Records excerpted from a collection
☆ ☆ ☆ ☆
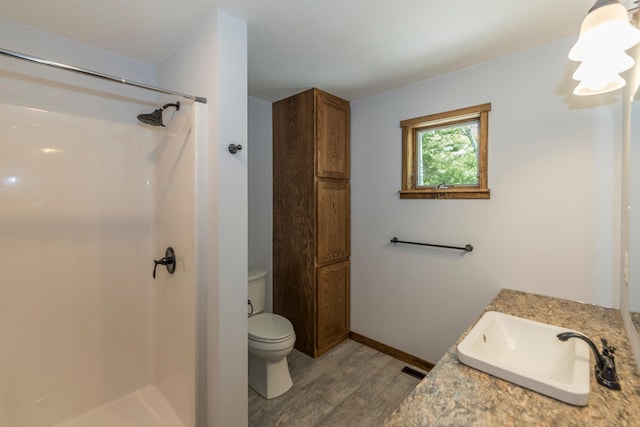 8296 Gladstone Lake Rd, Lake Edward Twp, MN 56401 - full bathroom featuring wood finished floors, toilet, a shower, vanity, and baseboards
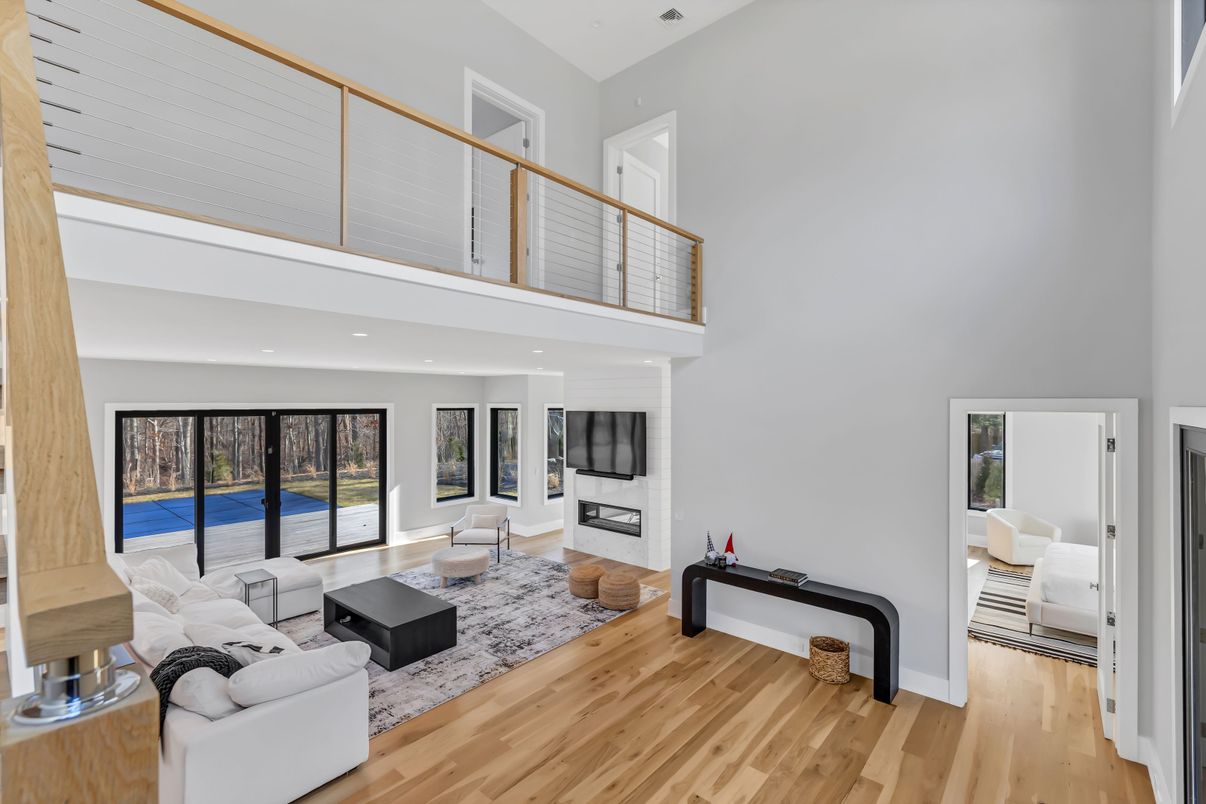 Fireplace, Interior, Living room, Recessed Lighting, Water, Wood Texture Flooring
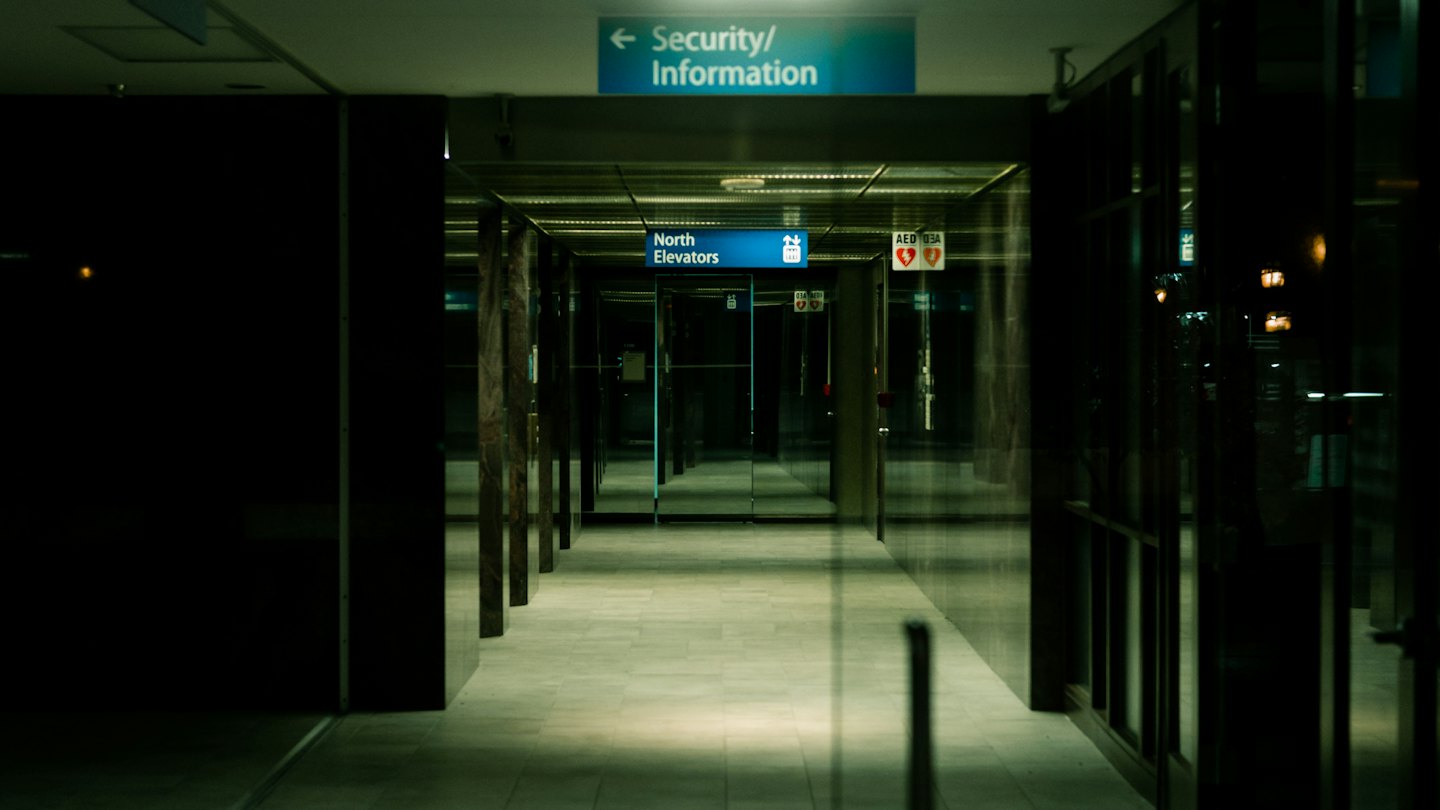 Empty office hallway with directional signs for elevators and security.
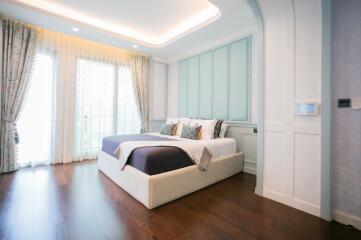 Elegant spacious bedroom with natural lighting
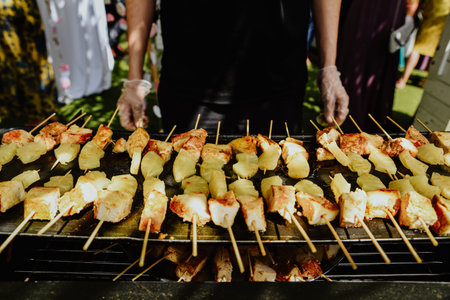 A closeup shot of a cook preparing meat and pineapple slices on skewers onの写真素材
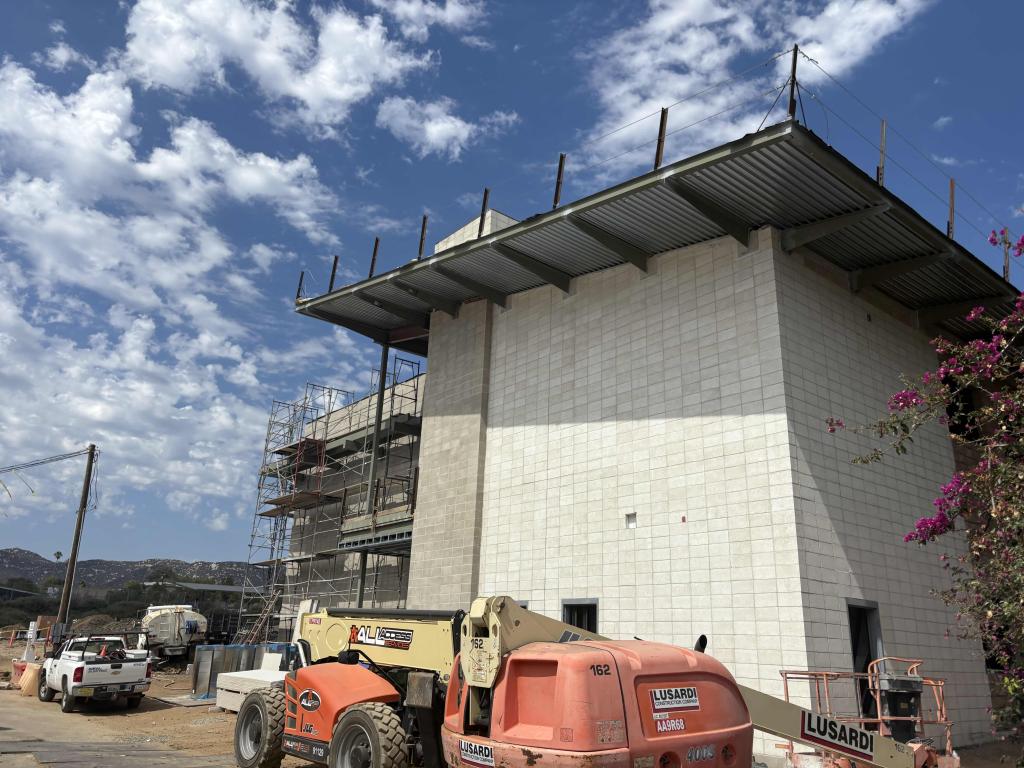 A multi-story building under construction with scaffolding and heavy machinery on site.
☆ ☆ ☆ ☆
What you are asked to do: Copy the text of every record above word for word, leaving out the pictures.

Output of the exercise:
 8296 Gladstone Lake Rd, Lake Edward Twp, MN 56401 - full bathroom featuring wood finished floors, toilet, a shower, vanity, and baseboards
 Fireplace, Interior, Living room, Recessed Lighting, Water, Wood Texture Flooring
 Empty office hallway with directional signs for elevators and security.
 Elegant spacious bedroom with natural lighting
 A closeup shot of a cook preparing meat and pineapple slices on skewers onの写真素材
 A multi-story building under construction with scaffolding and heavy machinery on site.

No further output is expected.